I don’t know why I was so drawn to the description of this soup—I had never eaten or cooked with celery root, that I know of, and while I certainly appreciate cream soups, I’m by no means enamored with them. It was, I suppose, in large part the garnishes that lent this recipe a touch of delicacy—would it be melodramatic to say mystery? Something about poaching the shrimp in cream, the six tablespoons of butter somehow shrinking into two, the finely diced green apple—I guess I just love giving a dish the chance to be more than the sum of its parts, no matter how disparate those parts seem at the time.
Come Christmas day (which, for various reasons, happened to fall on December 30th this year for my family), I was very pleased with the results of this recipe. The soup itself was a solid and comforting base, the subtle leek-y sweetness beautifully offset by the salty hint of the drizzled shrimp butter and the green apple’s tang. I think next year we’ll be in the Midwest for Christmas, probably celebrating with relatives who are less inclined to trust recipes with wacky root vegetable and shellfish. I guess that’ll just give me an excuse to make this soup for myself!

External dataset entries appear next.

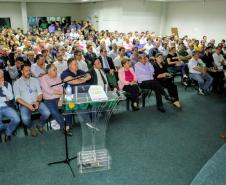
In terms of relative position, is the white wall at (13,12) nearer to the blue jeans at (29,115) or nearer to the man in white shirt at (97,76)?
the man in white shirt at (97,76)

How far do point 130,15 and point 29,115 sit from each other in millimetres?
10199

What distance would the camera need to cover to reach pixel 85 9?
16641 mm

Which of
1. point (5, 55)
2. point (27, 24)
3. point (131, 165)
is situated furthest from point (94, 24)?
point (131, 165)

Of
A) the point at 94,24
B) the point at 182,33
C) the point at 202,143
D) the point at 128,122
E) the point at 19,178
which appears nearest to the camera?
the point at 19,178

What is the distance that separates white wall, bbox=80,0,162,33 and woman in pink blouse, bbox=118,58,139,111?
8.29m

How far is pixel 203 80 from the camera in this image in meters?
5.84

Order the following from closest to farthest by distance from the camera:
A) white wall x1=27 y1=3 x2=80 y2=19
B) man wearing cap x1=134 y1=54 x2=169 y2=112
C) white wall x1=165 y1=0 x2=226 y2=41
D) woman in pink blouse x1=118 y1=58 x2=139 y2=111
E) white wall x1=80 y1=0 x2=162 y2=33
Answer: woman in pink blouse x1=118 y1=58 x2=139 y2=111, man wearing cap x1=134 y1=54 x2=169 y2=112, white wall x1=165 y1=0 x2=226 y2=41, white wall x1=80 y1=0 x2=162 y2=33, white wall x1=27 y1=3 x2=80 y2=19

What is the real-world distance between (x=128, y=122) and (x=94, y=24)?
1220cm

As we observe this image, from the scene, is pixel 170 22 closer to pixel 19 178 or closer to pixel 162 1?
pixel 162 1

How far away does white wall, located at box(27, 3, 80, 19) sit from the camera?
51.6 ft

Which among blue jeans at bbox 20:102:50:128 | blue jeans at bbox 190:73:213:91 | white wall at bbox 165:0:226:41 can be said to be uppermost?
white wall at bbox 165:0:226:41

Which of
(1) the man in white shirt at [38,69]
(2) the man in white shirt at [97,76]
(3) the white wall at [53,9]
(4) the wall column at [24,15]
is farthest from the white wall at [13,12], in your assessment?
(2) the man in white shirt at [97,76]

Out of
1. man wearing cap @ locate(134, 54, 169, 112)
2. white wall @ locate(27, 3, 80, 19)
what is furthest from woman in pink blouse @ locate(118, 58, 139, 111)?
white wall @ locate(27, 3, 80, 19)

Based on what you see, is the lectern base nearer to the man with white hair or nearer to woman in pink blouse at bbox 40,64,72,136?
woman in pink blouse at bbox 40,64,72,136
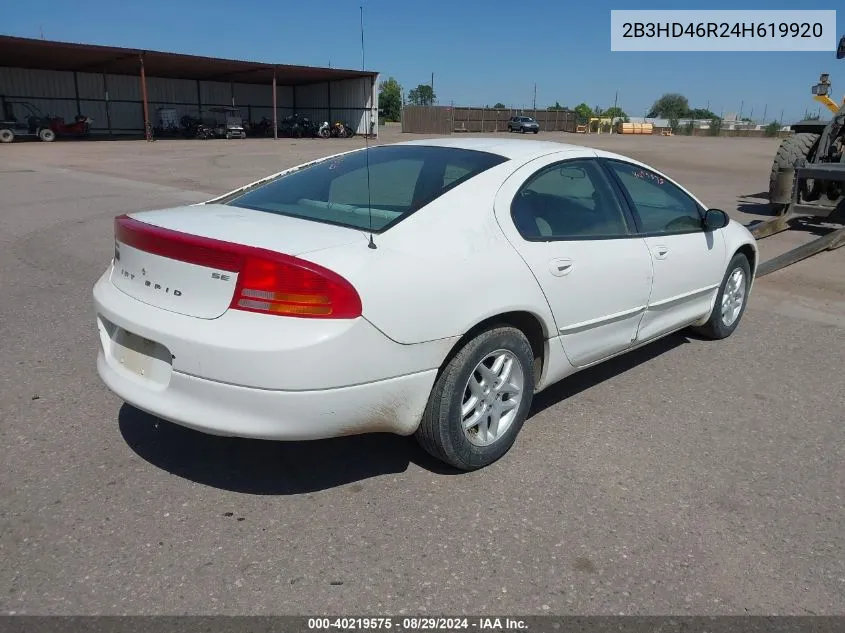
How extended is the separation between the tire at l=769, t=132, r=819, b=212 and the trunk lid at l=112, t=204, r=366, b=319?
10.1 metres

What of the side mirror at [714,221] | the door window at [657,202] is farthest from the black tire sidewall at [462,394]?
the side mirror at [714,221]

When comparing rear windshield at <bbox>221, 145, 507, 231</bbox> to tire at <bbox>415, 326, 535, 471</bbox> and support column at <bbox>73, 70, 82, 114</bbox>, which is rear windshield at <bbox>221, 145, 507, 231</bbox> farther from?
support column at <bbox>73, 70, 82, 114</bbox>

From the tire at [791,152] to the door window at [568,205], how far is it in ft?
27.5

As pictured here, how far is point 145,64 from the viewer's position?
37250 millimetres

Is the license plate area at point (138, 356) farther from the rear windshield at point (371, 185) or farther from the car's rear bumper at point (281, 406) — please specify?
the rear windshield at point (371, 185)

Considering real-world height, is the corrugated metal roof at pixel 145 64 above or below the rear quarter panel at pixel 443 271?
above

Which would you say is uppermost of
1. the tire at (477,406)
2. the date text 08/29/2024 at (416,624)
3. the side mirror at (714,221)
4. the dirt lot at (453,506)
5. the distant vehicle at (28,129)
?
the distant vehicle at (28,129)

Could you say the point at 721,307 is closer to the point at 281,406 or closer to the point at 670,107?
the point at 281,406

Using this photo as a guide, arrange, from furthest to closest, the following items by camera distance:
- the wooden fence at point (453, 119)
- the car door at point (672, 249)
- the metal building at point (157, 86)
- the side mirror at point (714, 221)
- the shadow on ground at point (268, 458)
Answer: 1. the wooden fence at point (453, 119)
2. the metal building at point (157, 86)
3. the side mirror at point (714, 221)
4. the car door at point (672, 249)
5. the shadow on ground at point (268, 458)

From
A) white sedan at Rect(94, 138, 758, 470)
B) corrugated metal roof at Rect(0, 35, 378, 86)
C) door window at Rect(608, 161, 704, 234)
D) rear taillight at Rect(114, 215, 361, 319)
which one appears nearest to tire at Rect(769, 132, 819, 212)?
door window at Rect(608, 161, 704, 234)

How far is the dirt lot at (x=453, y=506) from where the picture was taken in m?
2.35

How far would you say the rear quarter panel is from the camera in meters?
2.59

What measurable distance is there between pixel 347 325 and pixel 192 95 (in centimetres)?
4718

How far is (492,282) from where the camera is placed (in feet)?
9.68
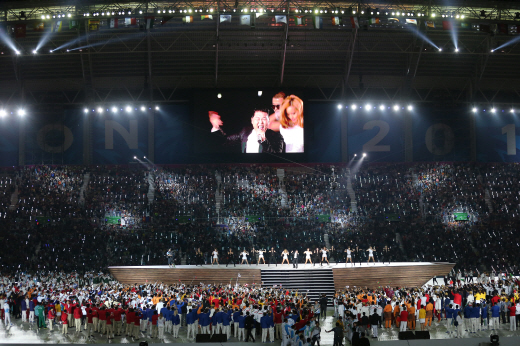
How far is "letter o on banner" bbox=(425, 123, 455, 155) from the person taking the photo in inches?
1754

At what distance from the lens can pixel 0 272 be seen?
33344mm

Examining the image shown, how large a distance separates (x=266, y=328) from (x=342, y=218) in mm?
19465

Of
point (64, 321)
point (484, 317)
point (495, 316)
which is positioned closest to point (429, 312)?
point (484, 317)

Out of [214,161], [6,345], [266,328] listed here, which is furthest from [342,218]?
[6,345]

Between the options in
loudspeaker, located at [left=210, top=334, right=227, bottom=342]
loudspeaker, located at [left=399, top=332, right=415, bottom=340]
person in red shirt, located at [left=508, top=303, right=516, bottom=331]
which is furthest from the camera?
person in red shirt, located at [left=508, top=303, right=516, bottom=331]

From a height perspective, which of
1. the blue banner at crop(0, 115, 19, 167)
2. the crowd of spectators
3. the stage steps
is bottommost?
the stage steps

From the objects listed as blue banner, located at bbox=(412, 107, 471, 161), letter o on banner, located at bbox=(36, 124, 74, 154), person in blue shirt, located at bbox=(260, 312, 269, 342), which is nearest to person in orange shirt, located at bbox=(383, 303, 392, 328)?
person in blue shirt, located at bbox=(260, 312, 269, 342)

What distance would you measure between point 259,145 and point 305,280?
52.3 ft

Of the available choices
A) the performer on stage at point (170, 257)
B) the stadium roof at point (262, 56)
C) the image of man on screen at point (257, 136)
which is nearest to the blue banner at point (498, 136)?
the stadium roof at point (262, 56)

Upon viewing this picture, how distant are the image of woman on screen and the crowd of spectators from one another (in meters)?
2.01

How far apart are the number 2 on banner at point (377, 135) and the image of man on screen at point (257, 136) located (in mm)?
7898

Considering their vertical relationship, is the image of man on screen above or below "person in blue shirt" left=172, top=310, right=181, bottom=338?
above

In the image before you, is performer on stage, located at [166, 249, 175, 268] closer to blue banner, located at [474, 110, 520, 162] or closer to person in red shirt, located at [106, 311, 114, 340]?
person in red shirt, located at [106, 311, 114, 340]

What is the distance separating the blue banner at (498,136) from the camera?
44.5 m
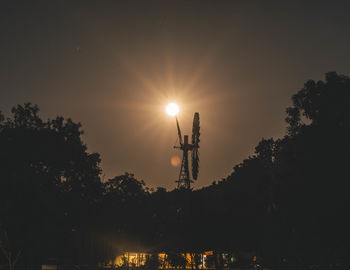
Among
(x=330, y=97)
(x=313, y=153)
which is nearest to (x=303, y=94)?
(x=330, y=97)

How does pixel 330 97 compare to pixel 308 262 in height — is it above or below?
above

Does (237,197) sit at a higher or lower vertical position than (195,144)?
lower

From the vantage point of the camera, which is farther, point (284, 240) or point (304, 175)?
point (284, 240)

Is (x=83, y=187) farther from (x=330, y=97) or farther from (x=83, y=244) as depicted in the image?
(x=330, y=97)

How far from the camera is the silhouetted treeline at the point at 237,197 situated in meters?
27.9

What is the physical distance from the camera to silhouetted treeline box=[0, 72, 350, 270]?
27.9 metres

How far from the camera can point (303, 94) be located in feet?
105

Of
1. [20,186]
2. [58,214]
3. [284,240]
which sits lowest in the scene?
[284,240]

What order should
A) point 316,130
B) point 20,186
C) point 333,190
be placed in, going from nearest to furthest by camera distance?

Cream of Celery Root with Shrimp Butter
adapted from The Best American Recipes 2000 by Fran McCullough and Suzanne Hamlin, after Marcia Kiesel
-8 tablespoons (1 stick) plus 1 tablespoon unsalted butter
-3 large leeks (white and tender green parts only), halved lengthwise, well rinsed, and thinly sliced crosswise
-2 thyme sprigs
-1/2 cup dry white wine
-6 cups chicken broth
-2 1/2 pounds celery root, peeled, trimmed, quartered, and cut into 2-inch chunks
-1/2 pound Yukon Gold potatoes, peeled and cut into 2-inch chunks [I couldn't find any Yukon Golds, so I just grabbed a baking potato]
-Salt to taste
-1/2 cup heavy cream
-1 tablespoon minced shallot
-1/2 pound medium shrimp, peeled, deveined, and halved lengthwise, shells reserved
-Freshly ground pepper to taste
-1/4 cup finely diced tart green apple, such as Granny Smith, for garnish
-1 teaspoon minced fresh thyme, for garnish

1. In a large Dutch oven, melt 3 tablespoons of the butter over low heat. Add the leeks and thyme sprigs, and cook until softened, about 8 minutes. Add the wine and simmer over medium-high heat for 2 minutes. Add the broth, celery root, potatoes, and a large pinch of salt and bring to a boil. Cover and simmer over low heat until the vegetables are tender, about 45 minutes.
2. Working in batches, puree the soup in a blender or food processor until very smooth. Return the soup to the Dutch oven and stir in 1/4 cup of the cream.
3. In a medium skillet, melt the remaining 6 tablespoons butter over low heat. Add the shallot and the shrimp shells and cook, stirring, for 8 minutes. Strain through a coarse strainer, pressing on the shells to extract as much butter as possible; you should have about 2 tablespoons. Set aside and keep warm.
4. In a small saucepan, bring the remaining 1/4 cup cream to a simmer over low heat. Add the shrimp and a pinch of salt and cook, stirring, until just cooked through, about 1 minute. Remove from the heat.
5. Reheat the soup and season with salt and pepper. Ladle the soup into warm shallow bowls. Spoon the shrimp mixture into the bowls. Drizzle each serving lightly with the shrimp butter, garnish with the diced apple and minced thyme, and serve immediately.


One reason I love to make soups for big, celebratory meals is that most (or all) of the work can be done ahead of time. I cooked each component part of this soup the night before, on my family’s makeshift Christmas Eve, and then just reheated and combined the next day. I don’t trust my parents’ blender to be leakproof, so I ended up using my mother’s new (and large) food processor to blend the soup. It wasn’t as smooth as it probably could have been, but it was delicious all the same.